It’s a wonderful atmosphere. Members camp together, BBQ together, our Young Members run a history school and we take part in fringes, debates and some of us have a good old sing-a-long as well. 

But the meaning and reason of why we have the festival is never lost. 

The story will be familiar to many members. In 1834, six agricultural workers were sentenced to ‘transpotation’ to Australia having being tried in rigged court. Their crime was to organise workers into a union in order to protect their wages and to stop their families from starving. Their actions – the forerunner and catalyst for the trade union movement - show how workers have struggled through generations to take control of their own lives and futures from their powerful bosses.

We may no longer be facing deportation for organising, but powerful bosses and vested interests still put many hurdles in our paths as trade unionists.

Many employers will fight tooth and nail to keep us off their shop floor, not letting us in the building or near the workforce.

They do that for a reason – to defend the vested interests of the establishment of the day, just as the judge did back in 1834 when he said “the safety of the country was at stake.”

It was of course the dominance of the ruling class that was threatened.

They knew that when organised, the collective power of working people is stronger than that of the bosses. One way for employers to maintain their power is to keep to us separate, to make sure that we do not speak together but each alone.

One company that certainly knows this is Amazon. 

For years now GMB has been calling for Amazon to recognise us.

We have hundreds of members inside the warehouse gates that the company refuses to let us speak to.

Just this week we have seen demonstrations at Amazon’s gates, not just in this country but across Europe and the US. 

Managers at Amazon are actually trained to spot any signs of organising – to watch who lingers a bit too long in the canteen, who asks for details of their rights, any workers who wouldn’t usually speak to each other starting to talk, eyes peeled for union badges.

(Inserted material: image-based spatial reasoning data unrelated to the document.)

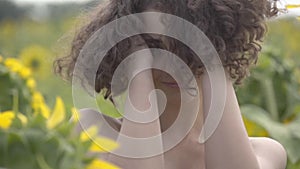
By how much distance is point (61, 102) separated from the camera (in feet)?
2.13

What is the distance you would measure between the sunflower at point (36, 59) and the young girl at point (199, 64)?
3403mm

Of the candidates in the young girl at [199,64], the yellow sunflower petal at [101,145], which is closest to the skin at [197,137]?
the young girl at [199,64]

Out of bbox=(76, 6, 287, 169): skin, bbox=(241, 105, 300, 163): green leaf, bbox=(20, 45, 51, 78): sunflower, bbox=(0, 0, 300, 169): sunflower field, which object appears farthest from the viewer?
bbox=(20, 45, 51, 78): sunflower

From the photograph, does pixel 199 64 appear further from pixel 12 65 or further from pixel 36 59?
pixel 36 59

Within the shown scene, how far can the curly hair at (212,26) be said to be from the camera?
1.02 metres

Meanwhile workers suffer from the physical and mental demands which leave some of them in an ambulance.  The richest man in the world is afraid of an organised workforce which will challenge what is happening. 


Despite all the changes, struggles and gains over the last 185 years, the injustices at Amazon would have been recognised and understood by George Loveless and his comrades.

But for all the battles against the odds, we do win. From winning recognition for couriers at Hermes to women in Glasgow City Council securing the equal pay they were always entitled to. 

The trade union movement must be louder and prouder about the power we have and how we change lives for the better.

Yes, the law makes life difficult. Absolutely, cynical employers will try every trick in the book to divide and conquer. 

Of course, there will be no help from the Tory government. It is as it ever was, and it’s not easy but we must urgently raise the understanding and hope of working class people so that our class know what Amazon bosses know – we have the power to change things when we stand together.  

That means standing together everywhere from the workplace to the corridors of power. Just last week at another iconic meeting within our movement – the Durham Miners’ Gala – GMB Young Members spoke with Laura Pidcock MP. Laura is leading the political fight to reform workplace rights so that we no longer have to stand outside the gates when workers want a voice.

But with the Tories running scared of a General Election, GMB will continue to fight and win with the system stacked against us, to take inspiration from those who sacrificed so much.  

We’ll be reaffirming that principle when marching with our banners today.